Helical Nightmares posted:


We also know that RNA can form ribozymes to carry out catalytic work.

At the extreme end of "replicating nucleic acids" we have these weird (cool) viroids that require a polymerase for high fidelity replication. Is simple replication of a nucleic acid sequence enough to say that replication is a foundation of "life". What if you consider that maybe the polymerase is error prone. To the point where a significant number of the genome has mutations but the progeny still contains the cis acting signals to recruit another round of replication. At what minimum point is replication just spontaneous self assembling chemistry?

Then wouldn't that make a feature like "metabolism (of ATP)" or a "cell membrane" (though we know liposomes form spontaneously under the right conditions too) a more important definition for "life" than nucleic acid replication?

That is one argument made. I believe that is one view in what is called biosemiotics. Thomas Sebeok and Karlo von Uexhull made claims like that. Karlo von Uexhull should not be confused with his father Jacob von Uexhull. The claim was that life is characterized by semiosis. Semiosis is a process including meaning and interpretation. Molecules become interpreted as part of life processes that structure relations. One example is replication would be what you considered the error prone polymerase. The ability for it to cohere in different ways may be an emergent feature of a process.The problem would however be that it may not be a good idea to make the feature of metabolism of ATP as exhibiting the process of having the ontological property of life. The problem is that you risk making life analytic with some form of thermodynamic process.I say form because cutting off the part of that process that makes life or somehow gives things life as a specific ontological may not make sense. Why do we focus for instance on the agent or our designation of unity of a organism versus lets say the acting signal itself?

● **Data for analysis**
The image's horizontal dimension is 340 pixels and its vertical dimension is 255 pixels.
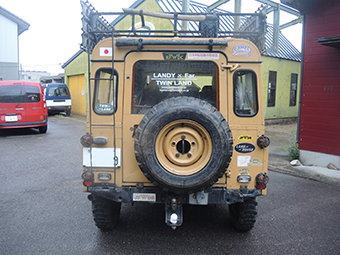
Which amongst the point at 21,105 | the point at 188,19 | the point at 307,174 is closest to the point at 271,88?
the point at 307,174

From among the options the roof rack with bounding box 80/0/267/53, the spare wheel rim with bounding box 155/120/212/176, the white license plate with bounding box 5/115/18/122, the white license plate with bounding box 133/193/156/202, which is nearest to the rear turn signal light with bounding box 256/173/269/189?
the spare wheel rim with bounding box 155/120/212/176

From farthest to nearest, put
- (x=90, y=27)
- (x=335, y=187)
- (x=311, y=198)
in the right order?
(x=335, y=187)
(x=311, y=198)
(x=90, y=27)

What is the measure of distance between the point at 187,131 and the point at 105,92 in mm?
1171

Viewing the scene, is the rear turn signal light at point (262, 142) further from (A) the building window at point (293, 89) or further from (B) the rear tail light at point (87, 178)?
(A) the building window at point (293, 89)

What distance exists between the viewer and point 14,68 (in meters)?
25.6

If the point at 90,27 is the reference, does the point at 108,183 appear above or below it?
below

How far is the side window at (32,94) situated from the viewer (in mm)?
11164

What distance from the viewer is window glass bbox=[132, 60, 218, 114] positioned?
3500mm

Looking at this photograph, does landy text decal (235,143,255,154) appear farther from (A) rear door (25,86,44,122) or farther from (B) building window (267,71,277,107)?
(B) building window (267,71,277,107)

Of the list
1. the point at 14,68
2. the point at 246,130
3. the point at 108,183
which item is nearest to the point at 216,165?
the point at 246,130

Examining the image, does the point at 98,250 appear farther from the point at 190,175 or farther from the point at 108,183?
the point at 190,175

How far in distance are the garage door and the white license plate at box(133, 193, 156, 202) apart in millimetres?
17657

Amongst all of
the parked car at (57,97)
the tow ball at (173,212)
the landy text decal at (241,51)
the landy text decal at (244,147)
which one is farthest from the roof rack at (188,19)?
the parked car at (57,97)

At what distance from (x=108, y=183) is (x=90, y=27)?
1.95 m
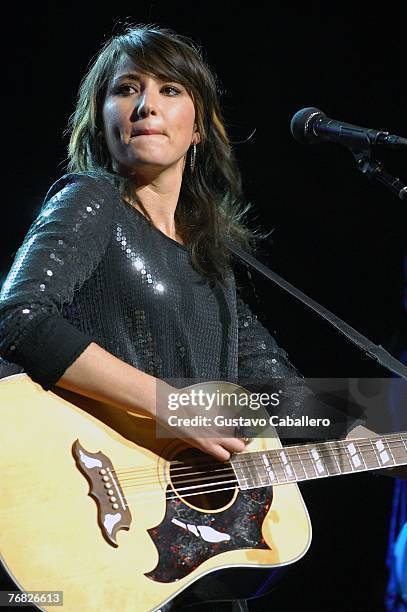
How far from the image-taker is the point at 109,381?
5.53 feet

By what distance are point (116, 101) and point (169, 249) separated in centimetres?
45

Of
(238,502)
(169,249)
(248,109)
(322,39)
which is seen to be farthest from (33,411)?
(322,39)

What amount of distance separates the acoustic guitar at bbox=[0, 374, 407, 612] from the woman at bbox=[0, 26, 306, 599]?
2.5 inches

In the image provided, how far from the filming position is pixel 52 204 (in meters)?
1.88

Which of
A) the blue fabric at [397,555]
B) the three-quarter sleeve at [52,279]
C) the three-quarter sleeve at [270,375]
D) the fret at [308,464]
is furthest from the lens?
the blue fabric at [397,555]

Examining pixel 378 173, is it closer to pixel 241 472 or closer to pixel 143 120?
pixel 143 120

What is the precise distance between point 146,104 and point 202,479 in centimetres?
101

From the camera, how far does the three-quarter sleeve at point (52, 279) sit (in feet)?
5.40

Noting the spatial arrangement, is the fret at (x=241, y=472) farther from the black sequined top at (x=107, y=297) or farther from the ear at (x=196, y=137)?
the ear at (x=196, y=137)

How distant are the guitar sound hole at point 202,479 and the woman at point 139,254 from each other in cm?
5

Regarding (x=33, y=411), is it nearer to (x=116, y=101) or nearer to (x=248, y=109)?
(x=116, y=101)

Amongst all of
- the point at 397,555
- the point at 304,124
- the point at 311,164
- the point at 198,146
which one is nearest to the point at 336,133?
the point at 304,124

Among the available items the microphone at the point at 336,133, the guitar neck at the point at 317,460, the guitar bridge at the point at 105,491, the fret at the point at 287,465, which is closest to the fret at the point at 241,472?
the guitar neck at the point at 317,460

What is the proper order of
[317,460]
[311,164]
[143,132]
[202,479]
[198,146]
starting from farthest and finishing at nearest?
[311,164] < [198,146] < [143,132] < [317,460] < [202,479]
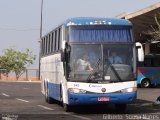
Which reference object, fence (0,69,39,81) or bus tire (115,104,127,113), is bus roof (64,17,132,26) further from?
fence (0,69,39,81)

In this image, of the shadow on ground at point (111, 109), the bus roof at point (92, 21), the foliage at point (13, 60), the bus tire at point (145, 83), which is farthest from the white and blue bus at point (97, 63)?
the foliage at point (13, 60)

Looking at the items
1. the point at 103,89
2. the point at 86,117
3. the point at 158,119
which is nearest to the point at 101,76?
the point at 103,89

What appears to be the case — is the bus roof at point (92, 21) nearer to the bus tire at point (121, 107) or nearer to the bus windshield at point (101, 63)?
the bus windshield at point (101, 63)

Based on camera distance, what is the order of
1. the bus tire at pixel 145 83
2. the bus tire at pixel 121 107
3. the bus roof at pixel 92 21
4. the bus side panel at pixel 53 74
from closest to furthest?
the bus roof at pixel 92 21 < the bus tire at pixel 121 107 < the bus side panel at pixel 53 74 < the bus tire at pixel 145 83

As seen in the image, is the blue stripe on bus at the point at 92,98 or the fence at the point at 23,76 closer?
the blue stripe on bus at the point at 92,98

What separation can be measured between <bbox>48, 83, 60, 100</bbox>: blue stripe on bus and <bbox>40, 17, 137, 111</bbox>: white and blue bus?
3.96 feet

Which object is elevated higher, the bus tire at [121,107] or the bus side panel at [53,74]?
the bus side panel at [53,74]

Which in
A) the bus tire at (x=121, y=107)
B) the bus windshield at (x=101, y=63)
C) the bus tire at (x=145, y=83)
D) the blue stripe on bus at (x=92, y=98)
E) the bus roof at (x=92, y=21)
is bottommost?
the bus tire at (x=121, y=107)

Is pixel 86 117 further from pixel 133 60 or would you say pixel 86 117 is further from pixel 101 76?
pixel 133 60

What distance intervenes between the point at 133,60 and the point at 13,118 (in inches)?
178

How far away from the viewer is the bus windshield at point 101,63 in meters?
17.2

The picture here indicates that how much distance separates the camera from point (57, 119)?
15523 millimetres

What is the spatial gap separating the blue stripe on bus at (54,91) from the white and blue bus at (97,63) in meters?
1.21

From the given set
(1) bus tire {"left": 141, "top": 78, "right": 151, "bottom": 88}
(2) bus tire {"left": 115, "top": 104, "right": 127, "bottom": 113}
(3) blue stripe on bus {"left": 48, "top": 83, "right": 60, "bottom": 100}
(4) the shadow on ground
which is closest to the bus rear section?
(1) bus tire {"left": 141, "top": 78, "right": 151, "bottom": 88}
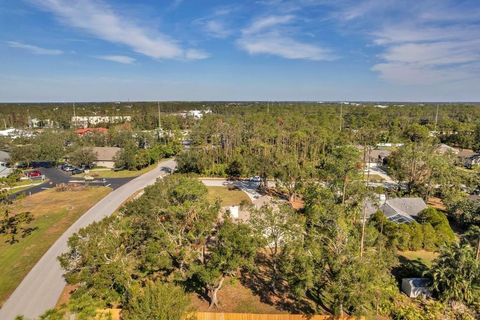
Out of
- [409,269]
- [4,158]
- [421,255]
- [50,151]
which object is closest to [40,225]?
[50,151]

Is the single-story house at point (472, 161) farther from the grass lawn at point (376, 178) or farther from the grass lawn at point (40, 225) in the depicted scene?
the grass lawn at point (40, 225)

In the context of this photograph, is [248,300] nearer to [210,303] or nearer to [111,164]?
[210,303]

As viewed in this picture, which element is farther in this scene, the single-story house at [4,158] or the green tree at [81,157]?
the green tree at [81,157]

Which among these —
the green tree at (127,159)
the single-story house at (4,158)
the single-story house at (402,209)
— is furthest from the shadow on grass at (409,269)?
the single-story house at (4,158)

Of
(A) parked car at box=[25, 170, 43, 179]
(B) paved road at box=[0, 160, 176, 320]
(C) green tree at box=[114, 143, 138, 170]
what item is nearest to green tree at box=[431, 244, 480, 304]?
(B) paved road at box=[0, 160, 176, 320]

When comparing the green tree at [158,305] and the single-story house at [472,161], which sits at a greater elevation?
the green tree at [158,305]

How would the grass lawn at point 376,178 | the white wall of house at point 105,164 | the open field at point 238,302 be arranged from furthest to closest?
the white wall of house at point 105,164
the grass lawn at point 376,178
the open field at point 238,302

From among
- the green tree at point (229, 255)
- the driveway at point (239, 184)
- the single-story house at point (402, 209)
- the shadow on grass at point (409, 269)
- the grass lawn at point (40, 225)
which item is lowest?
the shadow on grass at point (409, 269)

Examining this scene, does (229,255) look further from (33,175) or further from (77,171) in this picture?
(33,175)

● **Required tasks**
(1) Answer these from the forum post:
(a) What can RNA form to carry out catalytic work?
(b) What do viroids require for high fidelity replication?
(c) Whose father was Jacob von Uexhull?
(2) Retype the part of the forum post starting at "At the extreme" and ending at "nucleic acid replication?".
You won't need the rows for this.

● **Responses by task**
(1)
(a) Ribozymes.
(b) A polymerase.
(c) Karlo von Uexhull's.

(2)
At the extreme end of "replicating nucleic acids" we have these weird (cool) viroids that require a polymerase for high fidelity replication. Is simple replication of a nucleic acid sequence enough to say that replication is a foundation of "life". What if you consider that maybe the polymerase is error prone. To the point where a significant number of the genome has mutations but the progeny still contains the cis acting signals to recruit another round of replication. At what minimum point is replication just spontaneous self assembling chemistry?

Then wouldn't that make a feature like "metabolism (of ATP)" or a "cell membrane" (though we know liposomes form spontaneously under the right conditions too) a more important definition for "life" than nucleic acid replication?